> [Supplied passage]:

+ + +

Here are my build notes and impressions.


All the brass color photoetch is included with the kit.

The plastic is softer than anything I've worked with before. It takes Tamiya and Gunze liquid cement just fine.
Overall the kit has some really nice details. Parts are crisp, and detail is sharp for the most part.
There is some flash on the inside faces of the thru hole in the road wheels that will need to be cleaned up.
The part break down for the running gear is a little overly complicated. I'm fine with extra parts, it's better to have more than less, but the number of parts for the road wheel arms will create opportunities for misalignment of the road wheels.
The molded welds are nice. See photos below
The tracks are very well done. The sprue attachment points could have been smaller but clean up is fine.
The tracks click together and are workable. But be very gentle. The tiny pins used to hold the track together want to sheer off. I've ruined about 10-15 and had to resort to drilling out a few and using resin bins to hold a few together.

The alignment pins for the road wheel halves are ridiculously small. They are the size of in-scale bolts.
The wheel assemblies are engineered to spin freely. Again, this makes for some overly complex assemblies.

+ + +

Records from a spatial question set

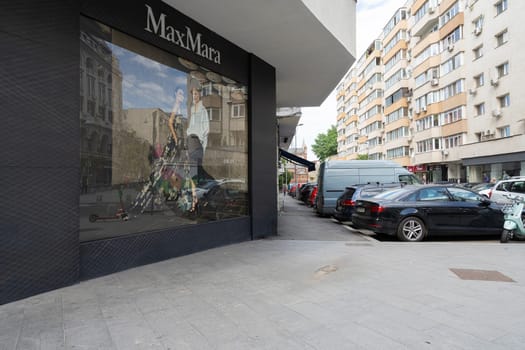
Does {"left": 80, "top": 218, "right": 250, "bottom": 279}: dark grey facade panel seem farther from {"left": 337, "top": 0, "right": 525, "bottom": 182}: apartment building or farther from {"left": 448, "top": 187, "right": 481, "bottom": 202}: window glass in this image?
{"left": 337, "top": 0, "right": 525, "bottom": 182}: apartment building

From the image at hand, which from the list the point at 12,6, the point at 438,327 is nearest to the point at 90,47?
the point at 12,6

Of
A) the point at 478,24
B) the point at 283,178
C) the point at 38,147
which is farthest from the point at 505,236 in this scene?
the point at 283,178

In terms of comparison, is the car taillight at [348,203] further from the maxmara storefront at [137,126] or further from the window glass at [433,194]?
the maxmara storefront at [137,126]

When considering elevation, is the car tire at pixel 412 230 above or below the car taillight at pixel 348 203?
below

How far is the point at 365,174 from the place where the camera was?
53.3ft

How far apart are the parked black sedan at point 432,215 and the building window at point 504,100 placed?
981 inches

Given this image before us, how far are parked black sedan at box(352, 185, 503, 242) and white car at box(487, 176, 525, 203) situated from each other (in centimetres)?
543

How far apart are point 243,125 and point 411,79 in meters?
44.7

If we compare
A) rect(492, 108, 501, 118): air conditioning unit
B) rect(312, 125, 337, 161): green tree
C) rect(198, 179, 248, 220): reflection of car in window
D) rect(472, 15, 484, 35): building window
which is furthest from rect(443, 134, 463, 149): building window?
rect(312, 125, 337, 161): green tree

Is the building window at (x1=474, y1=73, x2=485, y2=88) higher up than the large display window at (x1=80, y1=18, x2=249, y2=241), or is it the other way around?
the building window at (x1=474, y1=73, x2=485, y2=88)

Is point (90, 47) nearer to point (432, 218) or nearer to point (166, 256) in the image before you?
point (166, 256)

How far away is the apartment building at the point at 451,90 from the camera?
96.0ft

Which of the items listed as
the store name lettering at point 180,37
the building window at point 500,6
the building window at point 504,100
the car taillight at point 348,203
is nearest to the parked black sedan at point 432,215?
the car taillight at point 348,203

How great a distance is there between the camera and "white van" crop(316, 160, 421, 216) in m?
16.0
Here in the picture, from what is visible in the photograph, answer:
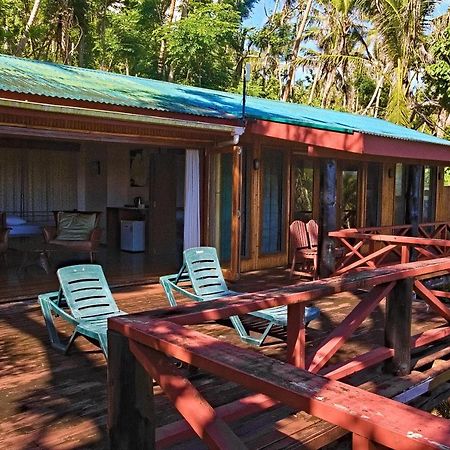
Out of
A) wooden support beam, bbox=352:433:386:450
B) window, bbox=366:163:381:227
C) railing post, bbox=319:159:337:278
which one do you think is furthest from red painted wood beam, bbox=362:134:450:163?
wooden support beam, bbox=352:433:386:450

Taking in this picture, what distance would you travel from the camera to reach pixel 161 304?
619 centimetres

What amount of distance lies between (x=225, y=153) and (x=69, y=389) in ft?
15.9

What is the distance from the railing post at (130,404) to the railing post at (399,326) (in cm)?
208

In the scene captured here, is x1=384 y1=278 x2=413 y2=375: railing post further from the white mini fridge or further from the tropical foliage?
the tropical foliage

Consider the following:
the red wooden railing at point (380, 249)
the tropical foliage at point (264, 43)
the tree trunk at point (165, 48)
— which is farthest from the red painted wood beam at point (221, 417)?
the tree trunk at point (165, 48)

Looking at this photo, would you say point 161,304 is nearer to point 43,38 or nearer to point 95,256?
point 95,256

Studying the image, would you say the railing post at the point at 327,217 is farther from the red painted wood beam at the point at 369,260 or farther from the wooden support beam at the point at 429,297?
the wooden support beam at the point at 429,297

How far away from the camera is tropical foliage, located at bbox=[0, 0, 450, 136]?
14.8 m

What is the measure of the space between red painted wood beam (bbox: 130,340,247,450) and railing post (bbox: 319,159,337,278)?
5964 millimetres

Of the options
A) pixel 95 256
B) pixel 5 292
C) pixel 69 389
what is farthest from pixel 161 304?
pixel 95 256

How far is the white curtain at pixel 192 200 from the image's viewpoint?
25.4 ft

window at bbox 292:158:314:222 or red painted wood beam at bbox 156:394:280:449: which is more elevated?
window at bbox 292:158:314:222

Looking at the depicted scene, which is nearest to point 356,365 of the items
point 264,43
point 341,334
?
point 341,334

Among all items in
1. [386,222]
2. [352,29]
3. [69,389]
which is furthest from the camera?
[352,29]
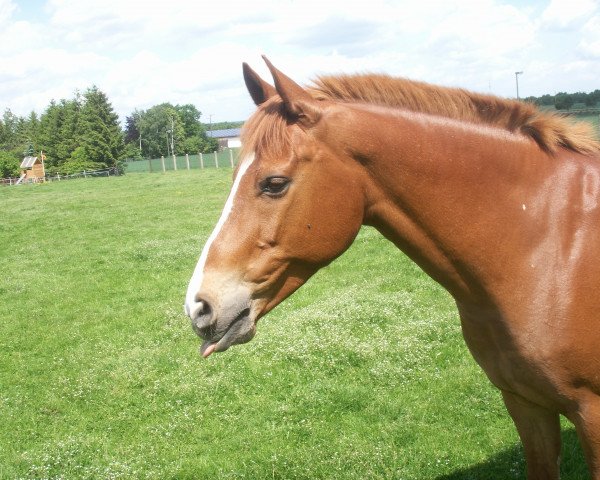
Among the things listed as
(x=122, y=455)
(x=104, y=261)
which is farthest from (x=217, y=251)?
(x=104, y=261)

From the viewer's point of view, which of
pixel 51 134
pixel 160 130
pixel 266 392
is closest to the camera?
pixel 266 392

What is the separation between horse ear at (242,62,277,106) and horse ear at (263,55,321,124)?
0.21 m

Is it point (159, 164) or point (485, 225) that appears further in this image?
point (159, 164)

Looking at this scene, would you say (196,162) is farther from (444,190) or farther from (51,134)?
(444,190)

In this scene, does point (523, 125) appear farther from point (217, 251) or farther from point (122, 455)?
point (122, 455)

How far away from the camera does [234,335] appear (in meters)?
2.39

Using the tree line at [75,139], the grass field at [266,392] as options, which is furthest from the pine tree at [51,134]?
the grass field at [266,392]

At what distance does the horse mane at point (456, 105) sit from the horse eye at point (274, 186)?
0.76 ft

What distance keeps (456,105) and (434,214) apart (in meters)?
0.55

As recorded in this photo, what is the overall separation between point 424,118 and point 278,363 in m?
4.25

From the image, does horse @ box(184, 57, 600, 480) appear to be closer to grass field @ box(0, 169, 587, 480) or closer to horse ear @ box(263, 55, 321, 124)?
horse ear @ box(263, 55, 321, 124)

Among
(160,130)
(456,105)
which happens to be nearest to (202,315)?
(456,105)

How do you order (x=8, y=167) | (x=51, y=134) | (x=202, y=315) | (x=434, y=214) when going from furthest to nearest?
(x=51, y=134) < (x=8, y=167) < (x=434, y=214) < (x=202, y=315)

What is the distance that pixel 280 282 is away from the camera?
249 cm
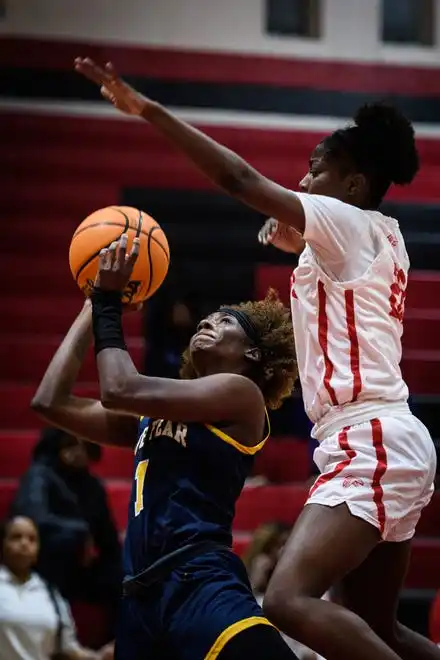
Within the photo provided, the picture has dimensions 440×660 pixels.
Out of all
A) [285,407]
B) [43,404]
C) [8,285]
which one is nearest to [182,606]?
[43,404]

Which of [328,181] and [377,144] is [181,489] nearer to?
[328,181]

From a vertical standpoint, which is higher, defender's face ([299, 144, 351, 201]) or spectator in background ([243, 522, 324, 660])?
defender's face ([299, 144, 351, 201])

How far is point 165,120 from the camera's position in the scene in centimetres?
293

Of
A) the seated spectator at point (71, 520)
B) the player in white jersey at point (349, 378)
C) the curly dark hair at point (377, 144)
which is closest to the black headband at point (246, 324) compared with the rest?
the player in white jersey at point (349, 378)

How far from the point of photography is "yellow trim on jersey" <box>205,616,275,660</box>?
2.92m

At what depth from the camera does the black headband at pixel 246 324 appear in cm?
345

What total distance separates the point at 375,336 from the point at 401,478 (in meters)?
0.39

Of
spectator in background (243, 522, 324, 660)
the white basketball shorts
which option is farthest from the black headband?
spectator in background (243, 522, 324, 660)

+ + +

> [Problems]:
1. Which liquid cements do the model kit build notes say work fine on the plastic?
2. List every shortcoming of the kit that the model kit build notes point out.
The records have no connection to the model kit build notes.

> [Answers to the tasks]:
1. Tamiya and Gunze liquid cement.

2.
- Flash on the inside faces of the thru hole in the road wheels that needs cleaning up
- An overly complicated part breakdown for the running gear, with many road wheel arm parts that can cause misalignment of the road wheels
- Sprue attachment points on the tracks that could have been smaller
- Tiny track pins that tend to shear off
- Ridiculously small alignment pins for the road wheel halves
- Wheel assemblies made overly complex so that they spin freely